Leslie Kuan-Hsi Wang is the Assistant Dean and Professor of Law at the Zhejiang University Guanghua Law School in Hangzhou, China and an Adjunct Associate Professor at the Shizouka University Law School in Shizouka, Japan. Professor Wang has been a visiting scholar at the Harvard-Yenching Institute in Cambridge, Massachusetts in the U.S. and the Soochow University Law School in Taipei, Taiwan and a postdoctoral researcher at the Renmin University of China Law School in Beijing, China.
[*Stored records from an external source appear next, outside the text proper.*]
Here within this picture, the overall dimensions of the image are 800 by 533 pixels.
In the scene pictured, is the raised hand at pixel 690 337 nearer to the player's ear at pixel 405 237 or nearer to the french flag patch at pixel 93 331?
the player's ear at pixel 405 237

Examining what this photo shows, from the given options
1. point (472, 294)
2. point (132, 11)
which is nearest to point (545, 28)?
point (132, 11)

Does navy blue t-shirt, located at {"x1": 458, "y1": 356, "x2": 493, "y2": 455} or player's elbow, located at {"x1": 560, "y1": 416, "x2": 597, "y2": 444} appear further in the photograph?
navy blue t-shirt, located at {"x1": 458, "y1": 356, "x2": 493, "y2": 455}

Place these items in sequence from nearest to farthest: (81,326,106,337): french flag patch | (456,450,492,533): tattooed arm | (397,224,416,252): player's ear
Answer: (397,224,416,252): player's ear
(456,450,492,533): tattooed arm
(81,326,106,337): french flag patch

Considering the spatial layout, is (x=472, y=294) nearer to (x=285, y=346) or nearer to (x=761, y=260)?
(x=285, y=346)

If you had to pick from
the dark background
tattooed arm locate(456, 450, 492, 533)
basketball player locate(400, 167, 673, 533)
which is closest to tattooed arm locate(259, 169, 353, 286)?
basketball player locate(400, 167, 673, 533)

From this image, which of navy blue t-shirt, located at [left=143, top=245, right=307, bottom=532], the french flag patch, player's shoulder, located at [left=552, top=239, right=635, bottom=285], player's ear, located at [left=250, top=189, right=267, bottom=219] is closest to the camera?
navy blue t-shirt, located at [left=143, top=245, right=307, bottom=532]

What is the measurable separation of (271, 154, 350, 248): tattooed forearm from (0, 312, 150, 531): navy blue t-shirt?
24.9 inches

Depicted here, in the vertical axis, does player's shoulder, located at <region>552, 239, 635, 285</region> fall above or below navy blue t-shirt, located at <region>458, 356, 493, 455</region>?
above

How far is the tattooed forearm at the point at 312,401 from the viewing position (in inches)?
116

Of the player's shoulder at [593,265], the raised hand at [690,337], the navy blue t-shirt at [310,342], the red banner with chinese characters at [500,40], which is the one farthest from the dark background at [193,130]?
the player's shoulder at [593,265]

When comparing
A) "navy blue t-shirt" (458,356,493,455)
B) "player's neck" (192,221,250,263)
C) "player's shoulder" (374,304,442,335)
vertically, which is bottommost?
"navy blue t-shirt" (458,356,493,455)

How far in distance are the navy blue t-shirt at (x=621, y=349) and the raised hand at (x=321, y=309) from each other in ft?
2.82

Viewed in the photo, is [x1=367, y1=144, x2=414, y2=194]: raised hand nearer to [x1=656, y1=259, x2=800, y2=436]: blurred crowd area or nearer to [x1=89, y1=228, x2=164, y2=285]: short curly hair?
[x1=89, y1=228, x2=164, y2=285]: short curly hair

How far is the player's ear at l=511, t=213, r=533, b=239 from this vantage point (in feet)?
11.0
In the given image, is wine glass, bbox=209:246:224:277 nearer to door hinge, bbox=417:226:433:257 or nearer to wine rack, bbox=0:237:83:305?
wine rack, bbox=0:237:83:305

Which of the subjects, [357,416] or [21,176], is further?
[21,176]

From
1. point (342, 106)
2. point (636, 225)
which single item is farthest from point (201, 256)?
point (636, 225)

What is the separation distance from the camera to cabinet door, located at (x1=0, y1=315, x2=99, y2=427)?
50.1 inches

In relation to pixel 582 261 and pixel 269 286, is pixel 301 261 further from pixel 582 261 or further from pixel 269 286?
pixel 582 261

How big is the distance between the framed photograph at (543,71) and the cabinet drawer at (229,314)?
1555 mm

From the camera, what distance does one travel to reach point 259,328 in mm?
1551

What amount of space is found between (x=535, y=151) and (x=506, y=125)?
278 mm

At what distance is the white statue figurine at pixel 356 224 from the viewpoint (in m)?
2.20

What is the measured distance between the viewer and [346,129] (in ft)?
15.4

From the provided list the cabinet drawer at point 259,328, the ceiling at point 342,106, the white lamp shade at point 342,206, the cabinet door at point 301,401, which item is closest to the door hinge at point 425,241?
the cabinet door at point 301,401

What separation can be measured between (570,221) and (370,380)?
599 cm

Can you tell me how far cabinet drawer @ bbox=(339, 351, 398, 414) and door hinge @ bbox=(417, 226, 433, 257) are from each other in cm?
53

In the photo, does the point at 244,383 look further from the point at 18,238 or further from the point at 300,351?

Jun Zhais is an Associate Professor at Guanghua Law School, Zhejiang University. He currently serves as the head of Research Institute of International law, Zhejiang University. He earned his J.D. at Cornell Law School, LL.M. at Harvard Law School, and LL.B. at Zhejiang University. Before joining Guanghua Law School, he was a visiting scholar at Harvard Law School, East Asian Legal Studies. He also worked as a corporate associate at Mintz Levin Cohn Ferris Glovsky and Popeo P.C. and Kirkland & Ellis International LLP, where he focused his practice on mergers, acquisitions, private equity, public offerings, and private placements. He has published widely on international economic law and comparative law in top journals. He is a Director and Deputy Secretary-General of Commercial Law Section, Law Society of Zhejiang Province. He also serves as a Director of International Economic Law Section, Law Society of Zhejiang Province.